## PROBLEM DESCRIPTION
Output the opening lines of the records exactly. End with the line that contains "resting: 16%".

## PROVIDED RECORDS
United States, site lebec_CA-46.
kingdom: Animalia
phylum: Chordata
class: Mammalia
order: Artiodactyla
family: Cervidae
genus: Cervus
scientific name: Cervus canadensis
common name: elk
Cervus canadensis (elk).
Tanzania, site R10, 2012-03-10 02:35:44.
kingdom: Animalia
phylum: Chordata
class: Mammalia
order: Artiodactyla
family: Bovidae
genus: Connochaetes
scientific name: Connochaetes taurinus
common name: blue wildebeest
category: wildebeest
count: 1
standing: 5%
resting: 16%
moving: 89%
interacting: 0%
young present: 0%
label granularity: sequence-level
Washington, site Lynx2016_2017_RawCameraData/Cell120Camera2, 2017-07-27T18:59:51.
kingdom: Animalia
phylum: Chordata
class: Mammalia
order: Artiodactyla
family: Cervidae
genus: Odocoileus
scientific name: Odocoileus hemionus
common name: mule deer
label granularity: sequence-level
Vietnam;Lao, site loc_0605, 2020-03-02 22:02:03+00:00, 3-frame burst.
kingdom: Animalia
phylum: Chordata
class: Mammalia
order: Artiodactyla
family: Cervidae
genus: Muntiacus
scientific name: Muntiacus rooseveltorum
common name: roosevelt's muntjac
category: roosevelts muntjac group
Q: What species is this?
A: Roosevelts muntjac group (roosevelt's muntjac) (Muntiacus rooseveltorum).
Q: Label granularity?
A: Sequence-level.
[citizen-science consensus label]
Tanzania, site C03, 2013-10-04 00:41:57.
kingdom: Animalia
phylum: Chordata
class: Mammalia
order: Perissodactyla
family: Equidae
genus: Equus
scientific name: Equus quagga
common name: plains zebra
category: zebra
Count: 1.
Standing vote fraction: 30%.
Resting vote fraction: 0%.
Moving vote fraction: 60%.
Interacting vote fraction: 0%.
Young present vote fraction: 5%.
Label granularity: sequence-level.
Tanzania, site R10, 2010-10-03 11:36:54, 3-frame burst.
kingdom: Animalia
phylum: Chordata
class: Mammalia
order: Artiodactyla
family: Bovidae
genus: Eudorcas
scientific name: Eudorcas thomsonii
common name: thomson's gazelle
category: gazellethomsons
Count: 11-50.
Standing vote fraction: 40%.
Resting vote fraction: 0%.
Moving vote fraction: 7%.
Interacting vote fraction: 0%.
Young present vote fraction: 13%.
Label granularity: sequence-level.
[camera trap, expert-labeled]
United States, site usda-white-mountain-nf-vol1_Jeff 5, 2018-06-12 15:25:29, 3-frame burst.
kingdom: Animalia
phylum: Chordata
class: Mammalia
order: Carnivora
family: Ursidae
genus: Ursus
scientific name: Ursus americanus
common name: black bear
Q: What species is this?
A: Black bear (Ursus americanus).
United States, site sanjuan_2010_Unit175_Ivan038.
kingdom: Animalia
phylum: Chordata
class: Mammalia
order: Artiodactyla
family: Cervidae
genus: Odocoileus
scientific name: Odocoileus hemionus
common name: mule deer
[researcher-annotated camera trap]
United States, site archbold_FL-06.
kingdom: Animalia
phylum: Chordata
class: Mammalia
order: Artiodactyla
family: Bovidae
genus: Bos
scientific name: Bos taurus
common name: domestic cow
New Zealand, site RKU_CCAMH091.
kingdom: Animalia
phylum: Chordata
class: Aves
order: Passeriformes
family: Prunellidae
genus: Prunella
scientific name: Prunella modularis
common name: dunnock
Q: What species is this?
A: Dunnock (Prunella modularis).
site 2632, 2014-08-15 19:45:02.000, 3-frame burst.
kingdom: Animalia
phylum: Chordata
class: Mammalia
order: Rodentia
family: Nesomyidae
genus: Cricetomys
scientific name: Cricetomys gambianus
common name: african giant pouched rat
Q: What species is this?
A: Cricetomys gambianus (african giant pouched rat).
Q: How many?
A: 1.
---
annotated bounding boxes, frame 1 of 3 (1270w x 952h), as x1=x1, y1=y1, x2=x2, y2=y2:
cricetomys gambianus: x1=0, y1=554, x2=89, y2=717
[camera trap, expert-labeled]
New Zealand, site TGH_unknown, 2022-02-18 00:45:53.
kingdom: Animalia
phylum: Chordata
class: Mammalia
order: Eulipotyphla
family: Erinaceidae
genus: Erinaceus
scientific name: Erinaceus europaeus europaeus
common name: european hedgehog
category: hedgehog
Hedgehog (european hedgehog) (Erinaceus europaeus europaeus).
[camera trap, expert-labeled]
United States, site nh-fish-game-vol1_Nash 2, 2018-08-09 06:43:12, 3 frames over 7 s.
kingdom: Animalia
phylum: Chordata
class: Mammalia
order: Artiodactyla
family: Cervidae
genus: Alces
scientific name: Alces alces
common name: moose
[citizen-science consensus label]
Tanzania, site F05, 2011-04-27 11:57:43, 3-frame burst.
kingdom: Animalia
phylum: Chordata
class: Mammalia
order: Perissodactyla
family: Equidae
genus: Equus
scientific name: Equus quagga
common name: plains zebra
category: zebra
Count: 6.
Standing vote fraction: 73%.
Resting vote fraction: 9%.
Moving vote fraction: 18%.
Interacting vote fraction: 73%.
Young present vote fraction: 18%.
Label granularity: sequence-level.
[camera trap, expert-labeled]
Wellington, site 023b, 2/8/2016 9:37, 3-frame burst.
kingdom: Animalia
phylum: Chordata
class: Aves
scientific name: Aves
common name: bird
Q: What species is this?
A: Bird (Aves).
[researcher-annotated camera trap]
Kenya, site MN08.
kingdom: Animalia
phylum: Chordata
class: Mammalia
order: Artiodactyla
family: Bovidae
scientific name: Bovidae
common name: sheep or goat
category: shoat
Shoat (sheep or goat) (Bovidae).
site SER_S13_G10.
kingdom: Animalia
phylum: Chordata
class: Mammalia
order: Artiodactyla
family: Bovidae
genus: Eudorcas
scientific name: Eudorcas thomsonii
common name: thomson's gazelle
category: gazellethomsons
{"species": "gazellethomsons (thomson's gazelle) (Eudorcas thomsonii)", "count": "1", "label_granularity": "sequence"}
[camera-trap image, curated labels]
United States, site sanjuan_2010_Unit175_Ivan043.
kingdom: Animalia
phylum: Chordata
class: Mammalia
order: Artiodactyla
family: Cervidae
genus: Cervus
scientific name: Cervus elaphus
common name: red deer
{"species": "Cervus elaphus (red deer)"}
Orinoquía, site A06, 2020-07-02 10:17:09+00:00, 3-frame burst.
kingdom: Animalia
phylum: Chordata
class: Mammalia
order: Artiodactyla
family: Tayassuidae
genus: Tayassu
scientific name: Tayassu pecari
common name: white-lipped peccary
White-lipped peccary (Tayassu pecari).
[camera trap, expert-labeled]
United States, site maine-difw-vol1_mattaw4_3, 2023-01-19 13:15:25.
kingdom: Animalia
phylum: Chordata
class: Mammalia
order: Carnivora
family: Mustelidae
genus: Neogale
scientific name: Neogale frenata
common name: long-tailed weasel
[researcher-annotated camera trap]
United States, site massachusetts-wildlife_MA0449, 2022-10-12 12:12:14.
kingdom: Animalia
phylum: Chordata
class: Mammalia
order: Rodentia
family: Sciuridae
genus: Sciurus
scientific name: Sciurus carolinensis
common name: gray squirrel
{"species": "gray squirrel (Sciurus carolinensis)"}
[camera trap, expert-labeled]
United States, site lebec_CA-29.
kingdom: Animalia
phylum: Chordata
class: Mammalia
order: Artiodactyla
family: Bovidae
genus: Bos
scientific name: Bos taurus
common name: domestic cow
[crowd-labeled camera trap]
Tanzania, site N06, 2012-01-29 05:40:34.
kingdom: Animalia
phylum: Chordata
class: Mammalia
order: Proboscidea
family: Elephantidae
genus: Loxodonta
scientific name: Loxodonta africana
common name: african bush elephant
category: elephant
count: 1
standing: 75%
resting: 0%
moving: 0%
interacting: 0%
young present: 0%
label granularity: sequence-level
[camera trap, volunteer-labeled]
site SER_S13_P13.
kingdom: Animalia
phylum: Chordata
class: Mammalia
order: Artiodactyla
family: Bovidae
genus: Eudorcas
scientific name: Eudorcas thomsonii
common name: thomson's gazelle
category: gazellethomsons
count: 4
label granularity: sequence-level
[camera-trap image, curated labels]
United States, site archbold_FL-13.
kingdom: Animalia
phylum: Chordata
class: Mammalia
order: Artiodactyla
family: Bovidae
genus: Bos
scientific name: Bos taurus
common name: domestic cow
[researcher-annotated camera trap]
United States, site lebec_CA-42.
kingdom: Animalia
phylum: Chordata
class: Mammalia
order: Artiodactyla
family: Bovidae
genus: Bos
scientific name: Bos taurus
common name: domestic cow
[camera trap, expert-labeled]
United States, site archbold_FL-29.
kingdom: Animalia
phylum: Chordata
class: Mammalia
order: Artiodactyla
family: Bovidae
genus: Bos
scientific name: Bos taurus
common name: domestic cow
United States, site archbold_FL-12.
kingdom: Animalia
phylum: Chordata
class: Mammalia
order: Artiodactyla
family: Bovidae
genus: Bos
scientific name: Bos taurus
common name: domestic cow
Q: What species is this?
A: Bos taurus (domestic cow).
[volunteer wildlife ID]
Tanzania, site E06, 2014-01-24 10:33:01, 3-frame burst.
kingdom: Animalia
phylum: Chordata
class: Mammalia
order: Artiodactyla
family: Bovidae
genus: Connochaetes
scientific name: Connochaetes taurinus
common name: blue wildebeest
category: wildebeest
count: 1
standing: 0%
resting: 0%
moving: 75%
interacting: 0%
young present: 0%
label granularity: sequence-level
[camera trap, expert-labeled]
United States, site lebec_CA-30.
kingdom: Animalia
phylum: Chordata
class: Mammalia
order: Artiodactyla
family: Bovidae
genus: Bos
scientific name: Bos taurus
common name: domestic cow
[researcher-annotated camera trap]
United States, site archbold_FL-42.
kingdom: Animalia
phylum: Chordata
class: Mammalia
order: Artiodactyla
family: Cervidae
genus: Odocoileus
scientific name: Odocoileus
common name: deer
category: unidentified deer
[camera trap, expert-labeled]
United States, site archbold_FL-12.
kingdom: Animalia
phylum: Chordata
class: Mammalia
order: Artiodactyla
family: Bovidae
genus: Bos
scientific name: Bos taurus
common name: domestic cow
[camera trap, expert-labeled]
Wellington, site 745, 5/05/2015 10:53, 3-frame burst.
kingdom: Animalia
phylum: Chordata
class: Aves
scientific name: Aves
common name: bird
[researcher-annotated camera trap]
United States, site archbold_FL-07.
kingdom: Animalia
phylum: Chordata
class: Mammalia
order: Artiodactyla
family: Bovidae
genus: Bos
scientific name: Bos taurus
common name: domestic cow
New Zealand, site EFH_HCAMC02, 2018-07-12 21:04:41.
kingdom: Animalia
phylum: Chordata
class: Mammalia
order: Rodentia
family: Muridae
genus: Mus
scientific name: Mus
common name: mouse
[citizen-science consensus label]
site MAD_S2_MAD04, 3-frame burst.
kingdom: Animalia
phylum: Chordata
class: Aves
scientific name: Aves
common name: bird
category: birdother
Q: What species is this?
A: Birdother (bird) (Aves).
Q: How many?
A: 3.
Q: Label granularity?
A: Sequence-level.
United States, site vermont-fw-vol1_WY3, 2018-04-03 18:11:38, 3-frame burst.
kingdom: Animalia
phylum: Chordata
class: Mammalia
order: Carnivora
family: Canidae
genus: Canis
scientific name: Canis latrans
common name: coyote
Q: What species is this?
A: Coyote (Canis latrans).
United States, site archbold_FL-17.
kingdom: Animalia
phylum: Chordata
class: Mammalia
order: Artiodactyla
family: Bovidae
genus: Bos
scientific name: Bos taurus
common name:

## COMPLETED EXERCISE
United States, site lebec_CA-46.
kingdom: Animalia
phylum: Chordata
class: Mammalia
order: Artiodactyla
family: Cervidae
genus: Cervus
scientific name: Cervus canadensis
common name: elk
Cervus canadensis (elk).
Tanzania, site R10, 2012-03-10 02:35:44.
kingdom: Animalia
phylum: Chordata
class: Mammalia
order: Artiodactyla
family: Bovidae
genus: Connochaetes
scientific name: Connochaetes taurinus
common name: blue wildebeest
category: wildebeest
count: 1
standing: 5%
resting: 16%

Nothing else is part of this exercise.